▶ **Passage shown**
================

CXref reopen [2] functionality requires correct chaning of XRef internal state (which includes entries array reinitialization, trailer creation and so on). This everything was done in construtor in original implementation. Clean up was done in destructor. We have added new protected

	void initInternals(Guint pos);
	void destroyInternals();

methods, which use same code as original one but separated to enable such internal state change anytime during XRef instance's life.

New features

XRefWriter (see the section called “XRefWriter”) (descendant of CXref class which inherits directly from XRef) needs to know where it is safe to put data not to destroy original document data when changes are written to the document (as an Incremental update). To enable this, XRef has new

	Guint eofPos;

field which contains position of %%EOF marker or end of document. Value is set in constructor because it has to be found out anyway and XRefWriter doesn't have to this work again.

================

▶ **Dataset content**
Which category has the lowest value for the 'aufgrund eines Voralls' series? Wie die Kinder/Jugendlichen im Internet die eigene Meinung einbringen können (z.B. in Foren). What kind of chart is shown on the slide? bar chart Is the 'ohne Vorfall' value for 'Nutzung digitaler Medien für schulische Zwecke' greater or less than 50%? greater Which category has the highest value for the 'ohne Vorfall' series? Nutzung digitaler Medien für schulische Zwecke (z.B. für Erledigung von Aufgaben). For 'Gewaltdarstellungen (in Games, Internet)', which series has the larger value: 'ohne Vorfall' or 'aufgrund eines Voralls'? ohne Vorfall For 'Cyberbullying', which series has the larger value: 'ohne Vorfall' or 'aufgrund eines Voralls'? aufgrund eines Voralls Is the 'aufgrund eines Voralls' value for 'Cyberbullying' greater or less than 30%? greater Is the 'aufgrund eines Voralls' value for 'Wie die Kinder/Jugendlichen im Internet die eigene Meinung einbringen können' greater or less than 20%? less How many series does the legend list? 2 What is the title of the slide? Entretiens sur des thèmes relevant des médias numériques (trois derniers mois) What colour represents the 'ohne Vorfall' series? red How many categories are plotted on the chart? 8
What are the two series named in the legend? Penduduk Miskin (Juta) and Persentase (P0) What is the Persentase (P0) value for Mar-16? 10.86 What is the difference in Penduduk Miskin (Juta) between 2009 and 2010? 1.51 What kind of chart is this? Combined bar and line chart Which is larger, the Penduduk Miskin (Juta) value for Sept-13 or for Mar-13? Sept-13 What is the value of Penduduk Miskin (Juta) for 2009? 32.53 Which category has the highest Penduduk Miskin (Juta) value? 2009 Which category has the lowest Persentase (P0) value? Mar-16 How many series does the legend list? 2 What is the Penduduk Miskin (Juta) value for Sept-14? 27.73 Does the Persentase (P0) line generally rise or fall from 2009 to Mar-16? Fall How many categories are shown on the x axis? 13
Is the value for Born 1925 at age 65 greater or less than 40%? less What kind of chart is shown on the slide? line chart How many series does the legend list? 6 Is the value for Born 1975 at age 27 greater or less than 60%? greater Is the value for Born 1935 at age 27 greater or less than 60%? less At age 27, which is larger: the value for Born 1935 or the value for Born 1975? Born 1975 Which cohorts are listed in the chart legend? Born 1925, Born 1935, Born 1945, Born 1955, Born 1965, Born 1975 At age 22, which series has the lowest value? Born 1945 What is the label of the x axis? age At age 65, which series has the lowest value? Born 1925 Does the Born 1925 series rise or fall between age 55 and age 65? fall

================

▶ **Directions**
**a)** Quote the XRef passage word for word, from "void initInternals(Guint pos);" up to and including "this work again.".
**b)** Continue the passage on XRef internals and the eofPos field from where it ends.

▶ **Numbered answers**
**a)**
void initInternals(Guint pos);
	void destroyInternals();

methods, which use same code as original one but separated to enable such internal state change anytime during XRef instance's life.

New features

XRefWriter (see the section called “XRefWriter”) (descendant of CXref class which inherits directly from XRef) needs to know where it is safe to put data not to destroy original document data when changes are written to the document (as an Incremental update). To enable this, XRef has new

	Guint eofPos;

field which contains position of %%EOF marker or end of document. Value is set in constructor because it has to be found out anyway and XRefWriter doesn't have to this work again.

**b)**
XRef class didn't provide information whether pdf reference (object and generation number pair) is known [3] and so it wasn't possible to find out whether object value is null object or it is not present. To solve this problem, we have added new public

	virtual RefState knowsRef(Ref ref);

method which returns state of given reference. State is integer value with predefined constants which may hold:

  • UNUSED_REF - if there is no indirect object with given reference.
  • RESERVED_REF - if reference is reserved to be used, but no indirect object is registered yet. This state is used by CXref class to mark that reference is planned to be used and we are just waiting for some object to be used for it.
  • INITIALIZED_REF - if indirect object with given reference exists. This objects are considered when number of objects is required.

CXref and XRefWriter descendants override this method to reflect object added/reserved by their interface and additional logic (e. g. current revision and so on).

Implementation changes

XRef's getNumObjects returned the size of allocated entries array. This is not very clean, because entries array contains also free and unused entries. Even more array is allocated by blocks and so there are more entries than real objects. This method is not used in xpdf code at all, so it could be reimplemented to return just really used objects (those with state INITIALIZED_REF).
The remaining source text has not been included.